Mike Thomas tries to make his mark in Detroit


Last year, when Lions receiver Nate Burleson literally broke a leg, the team hoped Mike Thomas figuratively would.

He didn’t.

Thomas, traded from Jacksonville to Detroit after Burleson went down for the season, had a measly five catches for 28 yards in nine games with the Lions last year.

Now with a chance to prepare for the season in lieu of becoming a new tire attached to a moving car, Thomas is confident that his performance will improve.

“I definitely feel a lot more comfortable with what’s going on,” Thomas said last week, via the team’s official website.  “Now it’s just about competing and getting the reps in and getting familiar with all the things we do as receivers.”

Competing is the key.  The Lions have 13 receivers on the roster.  Seven or eight of them will be cut.

“We have a lot of guys here and a lot of competition, which is always good,” Thomas said.  “Competition always brings out the best in you.  We embrace it and have fun with it and we’re just going to have to see how everything turns out.”

Before it can turn out with Thomas playing like he once did with the Jaguars, he’ll have to make the team.

10 responses to “Mike Thomas tries to make his mark in Detroit

  1. I’d be surprised if he even makes the team. His salary is way out of whack, and he did terrible in JAX and looked horrible last year for the Lions. And when we traded for him we didn’t have Burleson to take up a spot, and we didn’t have Corey Fuller whom we just drafted. Plus we have a load more of sleeper WRs AND veteran WRs competing for the bottom part of the roster this year than we did last year.

    I was begging for so many strategic trades last year and when news broke that we were trading a piece of the future for a very overpriced and nondescript WR that can’t even help us I was really pissed off. But it’s like this with almost every trade or draft pick or FA acquisition. We don’t make the smart moves and we make all of the poor leverage moves that weaken us for the future and make it even harder to improve as a team overall. It’s so frustrating to see how this team goes about making decisions when it’s so obvious to me what the problems are and these guys can’t seem to figure anything out.

  2. The Lions WR group: Calvin, Broyles, and Burleson are locks. 2013 6th round pick Corey Fuller (VT) and 2012 UDFA Patrick Edwards (University of Houston) should also be ahead of Mike Thomas on the depth chart right now. Then you have special teams guys in Michael Spurlock (odds-on favorite to be Lions punt/kick returner right now) and Devin Thomas, as well.

    Mike Thomas is facing an uphill battle for a roster spot this year. In his favor, however, is the fact that $1m of his $1.4m 2013 salary was guaranteed about six weeks ago when he was still on the Lions roster.

  3. And I am sure all those “strategic trades” that strategy expert would have made if he were running the Lions all assumed a team on the other end willing to make that trade.

  4. Megatron, Burleson and Broyles are locks.

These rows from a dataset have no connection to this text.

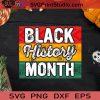 Black History Month SVG, Black Lives Matter SVG, Black Pride SVG EPS DXF PNG Cricut File Instant Download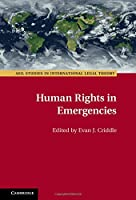 Human Rights in Emergencies (ASIL Studies in International Legal Theory)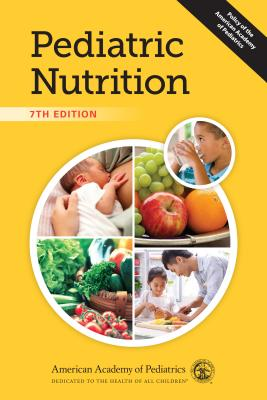 Pediatric Nutrition - Kleinman, Ronald E (Editor), and Greer, Frank R, MD, Faap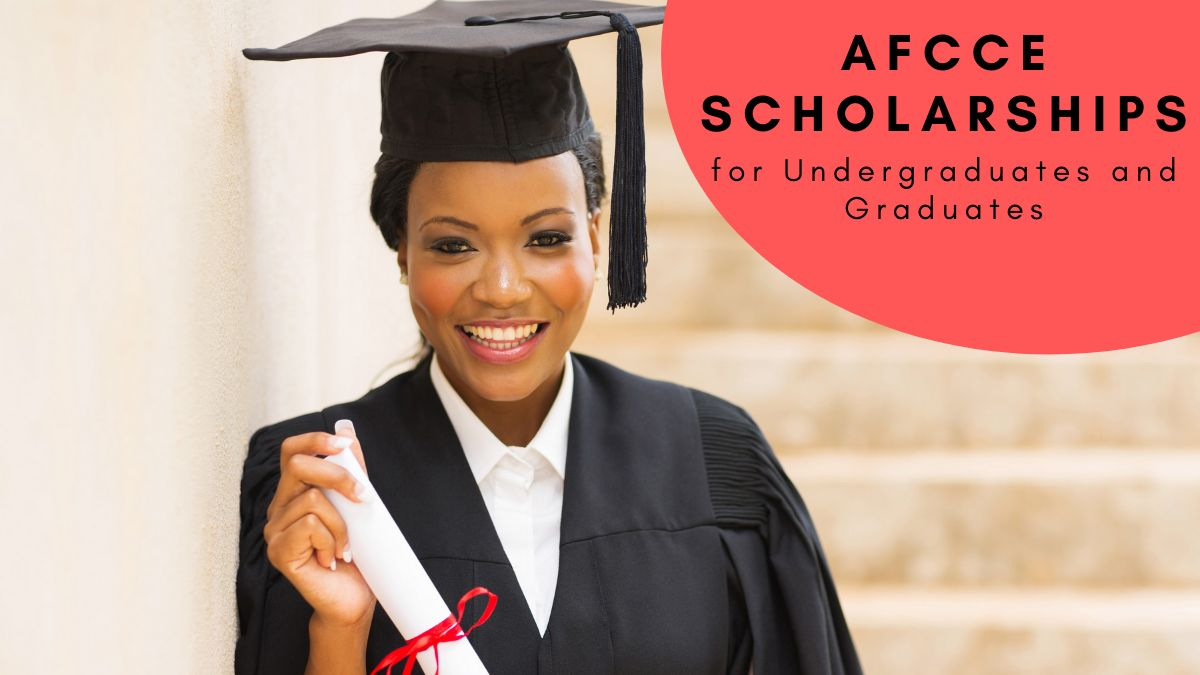 AFCCE Scholarships for Undergraduates and Graduates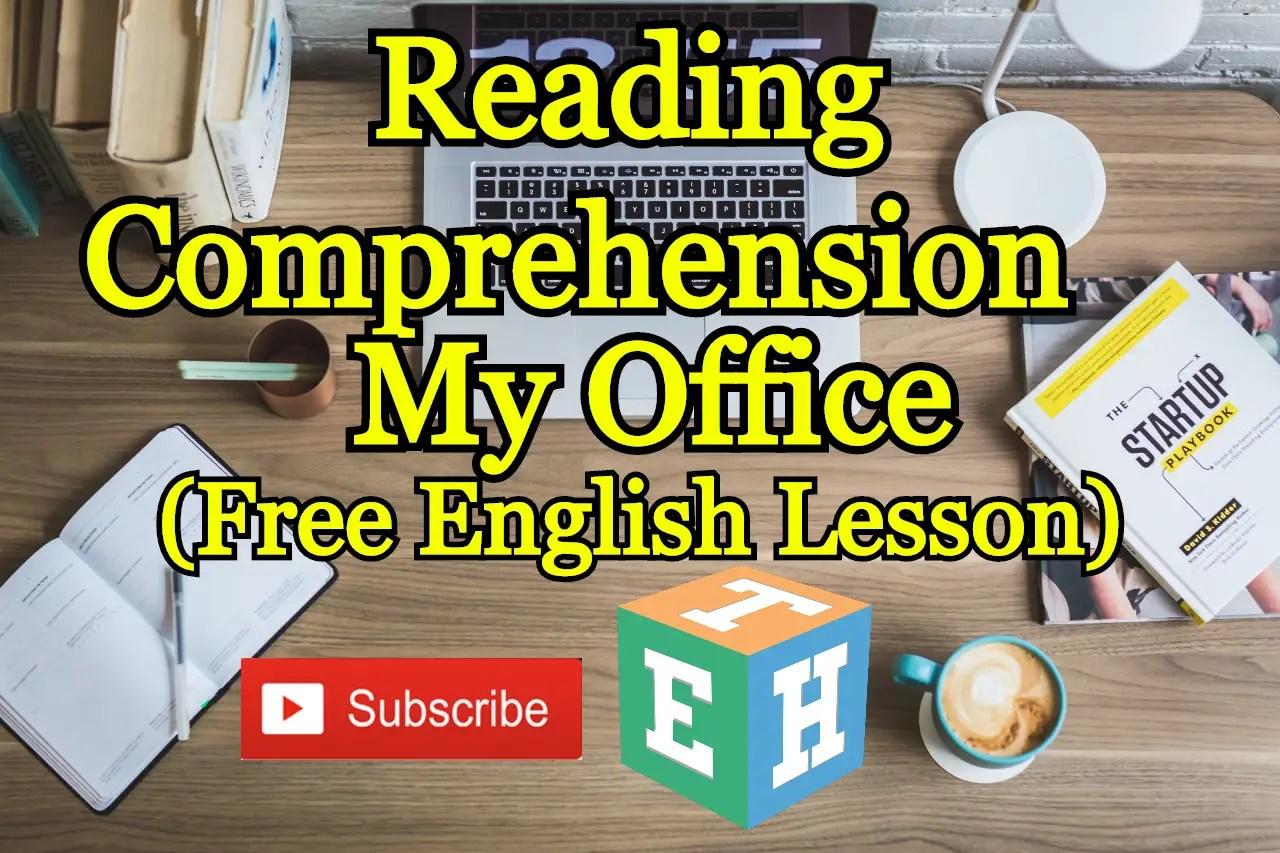 Reading Comprehension-My Office English Tutor Hub 2020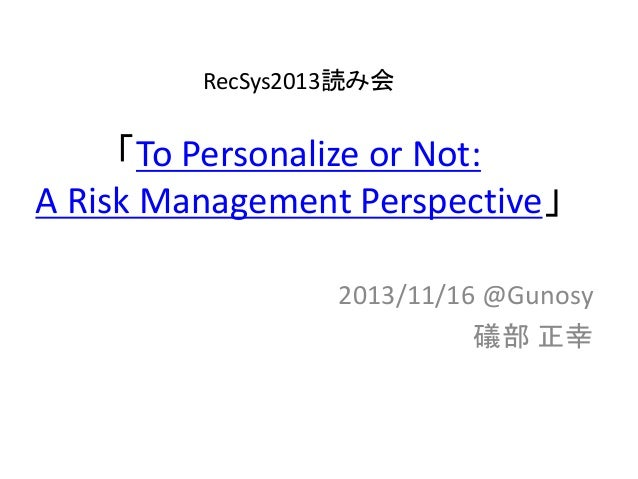 RecSys2013読み会  「To Personalize or Not: A Risk Management Perspective」 2013/11/16 @Gunosy 礒部 正幸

The rest is anyone’s guess, but this year’s draft picks have a little bit of and edge.

    I guess it’s fun to guess who will make it and who won’t, but nobody knows. Not the players and not the coaches. And no one will really know until August, or maybe even October!

    Hopefully we get a great punt returner and kickoff returner out of all the moves we’ve made.

  5. sosuhme:

    Of course the trades I would have hoped for would have worked out, with some that surely would work out better than I initially conceived and vice versa. It would be impossible to predict so many transactions with 100% precision as to what would have happened in any “what-if” scenario. And some of them could be proven by watching what happened in the future from those junctures.

    If I think we have a player on the team that is a negative value and I believe that another team will give up a 4th rounder for them, well i don’t have to be correct on the exact value, all of my proposed trades are conditional upon getting what I want, and if I can’t trade Player A then I trade Player B in lieu of A if I only am looking to trade one. And if the price is only a 7th instead of a 4th but I have to clear that future salary liability then that’s fine if that’s still a better alternative than keeping the player that I don’t want. So over the last 10 years we will never know which players I would have actually traded and for exactly what in return.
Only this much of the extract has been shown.